Topic2:阿蘇のカルデラ湖から流れ、流れた大ナマズ(嘉島町)
先程、紹介した阿蘇のカルデラ湖から流れでた大ナマズは、現在の嘉島町に流れついたといい、その場所には今でも「鯰」という地名が残っています。
しかし、このナマズがとても大きかったため、人間の手によって切り分けられてカゴに入れられてしまい、それが6つあったので六荷(現在の嘉島町六嘉)という地名になったという説もあります。
この六嘉は天然の湧水地であり、天然のプールもありこれからの季節にちょうど良いかもしれません。またナマズは水神とされることがあるので、湧水と何らかの関係があったかもしれません。
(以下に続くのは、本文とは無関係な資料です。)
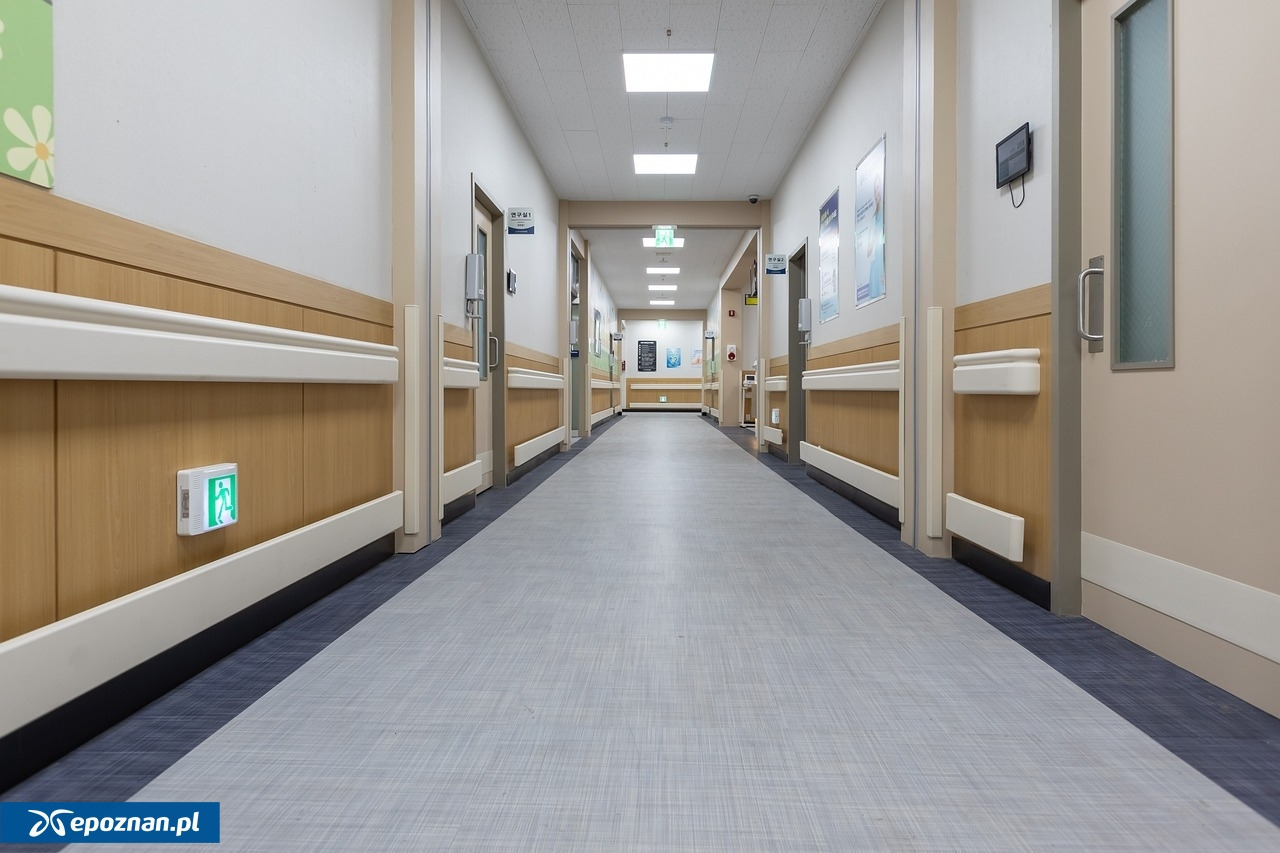 Grypa w szpitalu w regionie. Placówka ogranicza odwiedziny do odwołania!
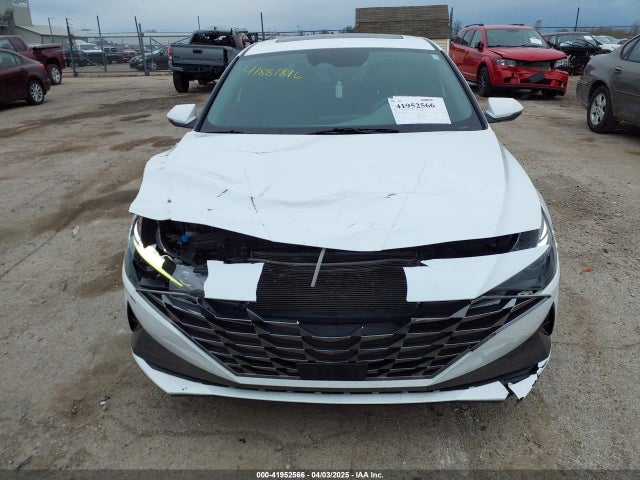 5NPLN4AG4NH067308 Hyundai ELANTRA SEL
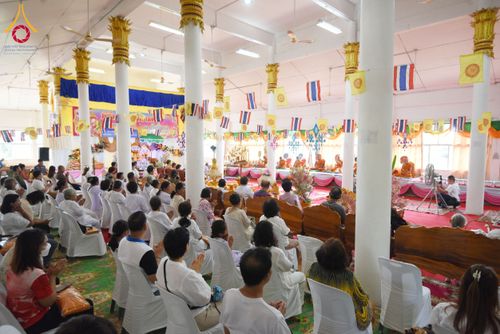 ภาพ No.172678:พิธีทอดกฐิน ณ วัดชีแวะ จ.ลพบุรี ในโครงการกฐินสามัคคีทั่วไทย 30,000 วัด บูชาธรรม 80 ปี หลวงพ่อธัมมชโย โดยคณะศิษยานุศิษย์วัดพระธรรมกาย วันที่ 27 ตุลาคม พ.ศ. 2567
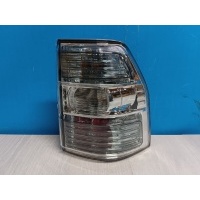 Фонарь правый Mitsubishi Pajero 4 2006-нв 8330A598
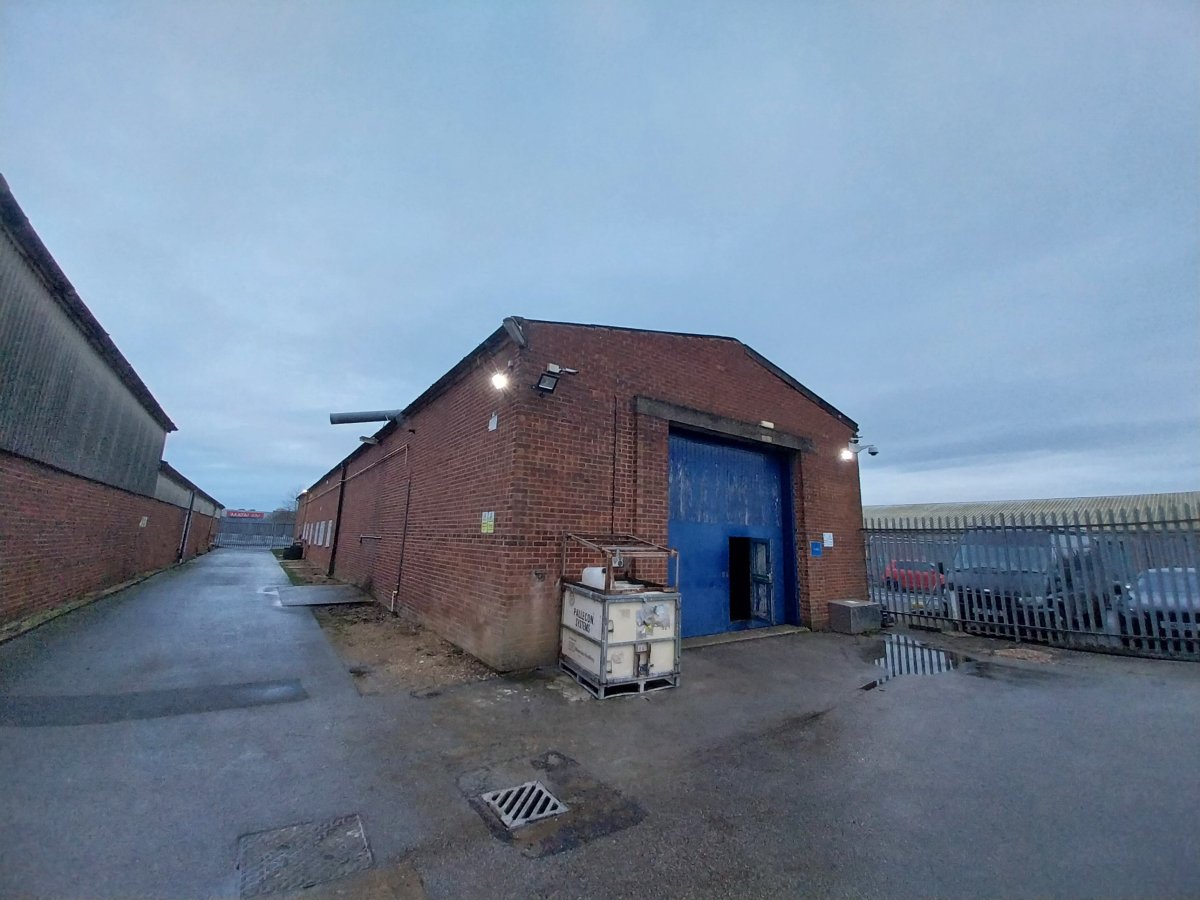 Industrial Unit in Grantham - photo 2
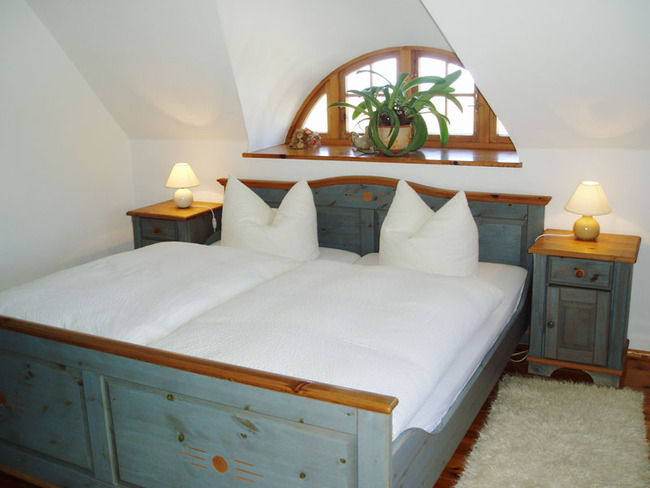 Ferienwohnung - großes Doppelbett im SZ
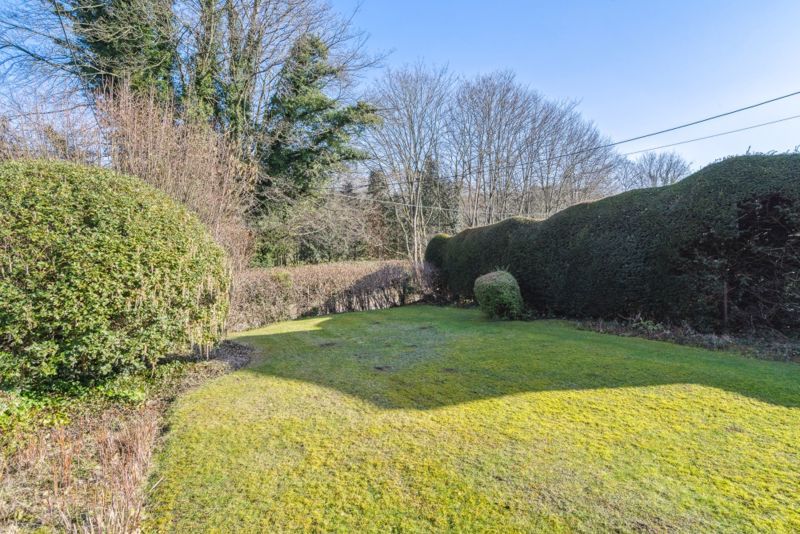 3 bed detached house for sale in Valley Road, Hughenden Valley, High Wycombe HP14, £600,000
Topic3:秋篠宮殿下も調査に来られたナマズの伝説(御船町)
辺田見若宮神社には、他の地域とは違ったナマズの伝説が残っています。
それは、かつて御船川が大洪水を起こしたとき、神社の社殿と御神体が流され、氏子が御神体を探していたところ、緑川の近くの犬淵(いぬぶち)に住んでいた大ナマズが流れてきた御神体を保護したというものでうす。この時、氏子が御神体を迎えに行ったことが、今でも200年以上続く若宮神社の通し物の起源とされています。
この他にも、大津町の2匹のナマズが彫られた「石造額絵馬」等、ナマズに関わる伝説や逸話がありますが、それらはまたの機会に!
【NEXT】
第九譚 『肥後のふしぎなもん』
不知火海の怪異!?アマビエ
(上天草市)
お・ま・け
ちなみに…
鰻が無いなら、鯰を食べれば良いじゃない! ~近畿大学が発明したナマズ丼~
近年、鰻が絶滅危惧種になり、なかなか食卓にあがらない昨今です。しかし、平成28年(2016年)に近畿大学が、鰻の味に近づけた鯰、「近大発ナマズ」の開発に成功しました。味は意外にも泥臭くなく美味しいとのことです(いつか、食べてみたいものです)。
また、近畿大学が同年にこの「近大発ナマズ」を使った丼ものを作成した際には、熊本地震の復興支援の意味を込めて、熊本県産米を使ったものが学食等で提供されたとのことです。